Thursday, November 25, 2010

Accidental Detox

Of all things to come back from the dead and blog about.....this is it.

I have so many blog post ideas running through my head, moments with the girls that have been so funny I knew I had to share, but this is what I got:

I love coffee. I mean, L.O.V.E. coffee. My sister-in-law and I share this thought that if we find out that someone doesn't drink coffee, there's a bit of a let down. As delightful as they are or as much as we hit it right off the bat, a sense of "our relationship will only go so deep" comes across my mind when I think of sipping my hot cup of coffee solo. Okay. Maybe I'm being a little dramatic, but on the flip side, there is such a feeling of nostalgia sitting down with a friend and having deep, meaningful convos. I love it!

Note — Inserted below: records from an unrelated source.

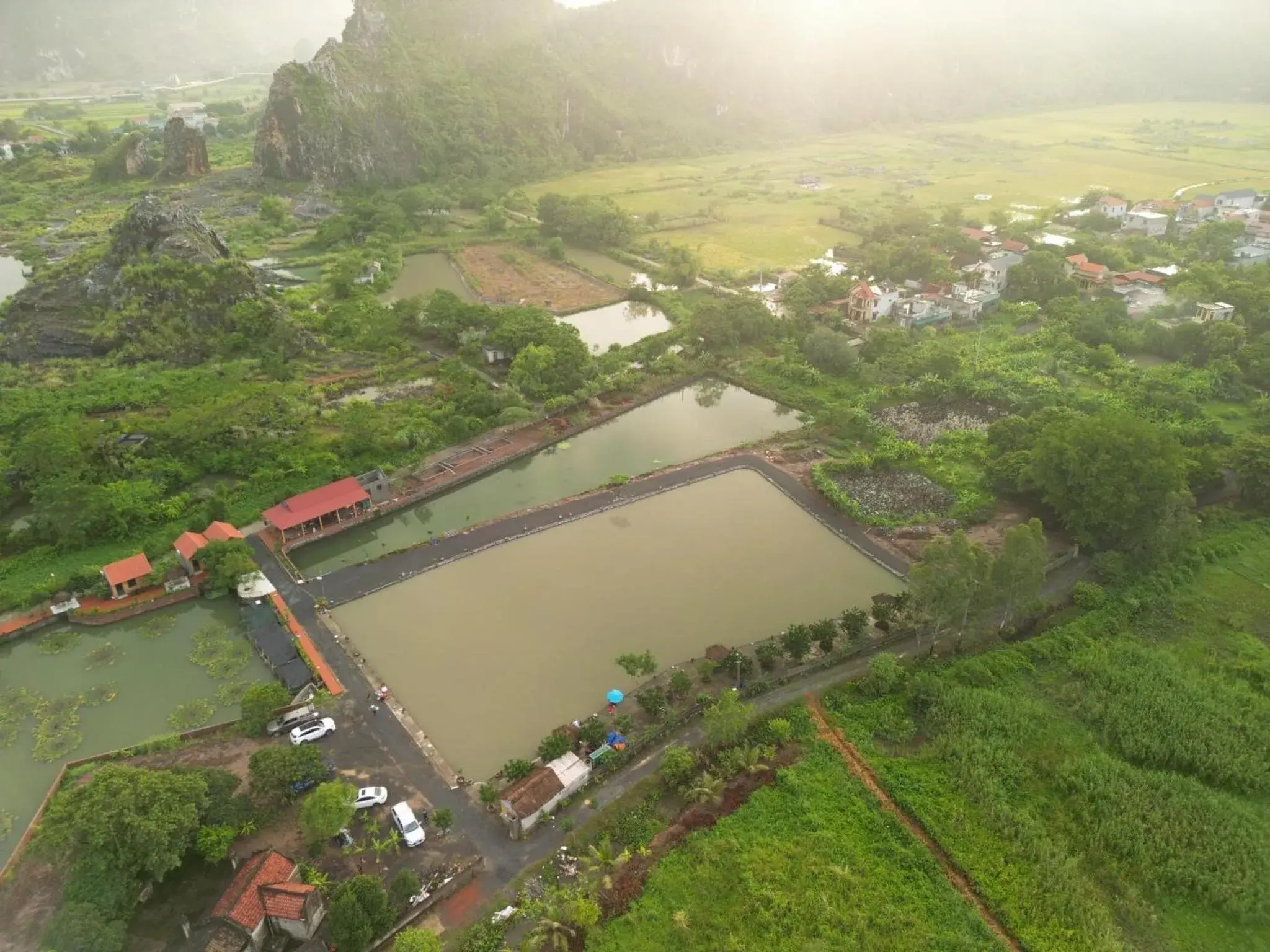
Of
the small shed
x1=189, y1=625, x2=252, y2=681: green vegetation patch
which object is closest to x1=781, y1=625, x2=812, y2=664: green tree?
the small shed

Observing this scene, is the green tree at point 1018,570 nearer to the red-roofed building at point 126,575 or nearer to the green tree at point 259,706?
the green tree at point 259,706

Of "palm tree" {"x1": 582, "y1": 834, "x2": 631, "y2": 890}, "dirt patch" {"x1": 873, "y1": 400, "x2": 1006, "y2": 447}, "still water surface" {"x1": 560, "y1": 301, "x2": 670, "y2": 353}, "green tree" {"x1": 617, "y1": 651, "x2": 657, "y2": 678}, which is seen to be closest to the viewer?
"palm tree" {"x1": 582, "y1": 834, "x2": 631, "y2": 890}

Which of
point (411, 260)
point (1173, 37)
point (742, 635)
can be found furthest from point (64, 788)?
point (1173, 37)

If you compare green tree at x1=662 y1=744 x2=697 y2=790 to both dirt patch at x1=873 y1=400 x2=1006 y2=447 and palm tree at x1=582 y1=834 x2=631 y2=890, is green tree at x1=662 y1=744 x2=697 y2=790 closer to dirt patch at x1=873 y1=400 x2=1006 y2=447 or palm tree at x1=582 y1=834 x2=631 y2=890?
palm tree at x1=582 y1=834 x2=631 y2=890

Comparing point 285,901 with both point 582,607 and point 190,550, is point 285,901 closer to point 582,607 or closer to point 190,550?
point 582,607

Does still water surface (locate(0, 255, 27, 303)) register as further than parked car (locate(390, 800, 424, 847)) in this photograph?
Yes

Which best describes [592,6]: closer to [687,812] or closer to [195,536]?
[195,536]

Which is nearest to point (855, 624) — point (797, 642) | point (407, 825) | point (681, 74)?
point (797, 642)
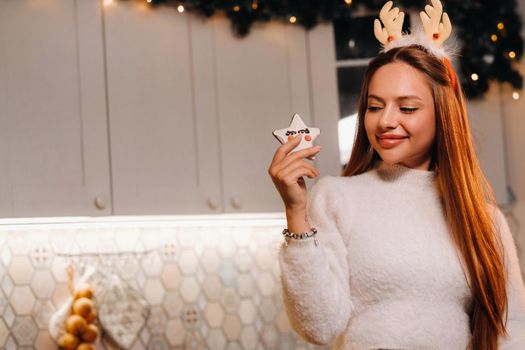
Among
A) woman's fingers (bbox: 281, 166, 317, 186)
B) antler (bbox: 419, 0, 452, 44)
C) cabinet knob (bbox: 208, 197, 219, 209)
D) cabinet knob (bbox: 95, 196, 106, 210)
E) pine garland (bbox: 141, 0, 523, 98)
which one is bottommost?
cabinet knob (bbox: 208, 197, 219, 209)

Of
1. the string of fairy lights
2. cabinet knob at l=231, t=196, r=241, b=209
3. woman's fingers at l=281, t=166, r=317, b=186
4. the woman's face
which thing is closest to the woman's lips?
the woman's face

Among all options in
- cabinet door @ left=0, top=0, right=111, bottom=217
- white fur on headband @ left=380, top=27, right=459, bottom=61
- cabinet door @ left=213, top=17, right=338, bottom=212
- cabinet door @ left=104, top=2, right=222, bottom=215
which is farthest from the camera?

Anyway, so now that my affection for coffee is out there, onto my dilemma. I usually accidentally get addicted to caffeine and then detox once I realize it. But since my second child came along, it's been an ongoing year-and-a-half necessity. Which I really am fine with. I'm comforted to know that I am not alone amidst the mama community. Especially with nights like last night, where Naiya was up two or three times wanting to be cuddled in our bed. Which I swore I would never do. But each time she made it into our bed, she rolled around and flailed and babbled, and Ryan would scoop her up and put her back in her crib (which is a pack 'n play in our walk-in closet).

But in the last month, I was a bit annoyed at my addiction. While traveling or being at the mercy of someone else's early morning routine, I found it extremely high maintenance to suffice my need for it. Does anyone else have this problem? For example, I went to visit my grandparents in sunny Palm Springs, CA and they happen to drink decaf each morning. Faithfully drink decaf every morning. But me? I went as far as to bring my espresso maker (goes on the stovetop) and my aerolatte for lovely, milky foam (which I left there..argh). I even thought about bringing a bag of espresso ground coffees, but thought that might be crossing unhealthy coffee-drinking boundaries. But I also ran into being let-down every morning because I didn't have my Coffeemate creamer. My love of my coffee life. Anyone that knows me well, knows my affinity with creamer. And not just any creamer. Only Coffeemate. But all of this accomodation made me a bit aware of my caffeine problem. And coffee snobbery, but that's another post for another time.

So moving on to this last Tuesday morning. I've started meeting with my sister-in-law Jenna, and good friend, Bailey every Tuesday morning at 6 am for a Beth Moore bible study (on the fruits of the spirit). Well, I would normally wake up a tad earlier to squeeze in a cup of coffee before leaving the house. But I slept too long and was left to hope and pray my sis-in-law would have found her way around the house she is housesitting for, in order to brew a pot of coffee. She delivered! And as we sat and drank coffee and talked about what was going on in our lives, I found myself wanting to close my eyes and curl up for a nap. As not to be rude, I kept my eyes open, but knew I had that blank stare going on. I had no idea why I was that tired, and then it donned on me. "I wonder if I'm drinking decaf?" So I went to warm up my cup of coffee and inspected the coffee bags out on the counter. Two bags: Dunkin' Donuts and Seattle's Best. I looked a bit closer to see the tiny, tiny green decaf printed on the Seattle's Best. Then hollered to see which coffee was used. She said, "Seattle's Best, isn't it good?!" Then we all laughed hysterically at the fact that it is decaf and I've been all but falling asleep on the couch because of it.

But I took that as the first step of my detox process. No caffeine for me in two days. I've been exhausted and had some headaches, but hopefully they will pass. They better. I've even taken naps the last two days in the afternoon. I don't remember the last time I took a nap! I sit with my decaf espresso though, and hope to be free from caffeine's bondage. Okay, not really. But I would like to have the alternative of being able to drink caffeine when I've had a rough night, but not need it on an every day basis. We'll see how that goes.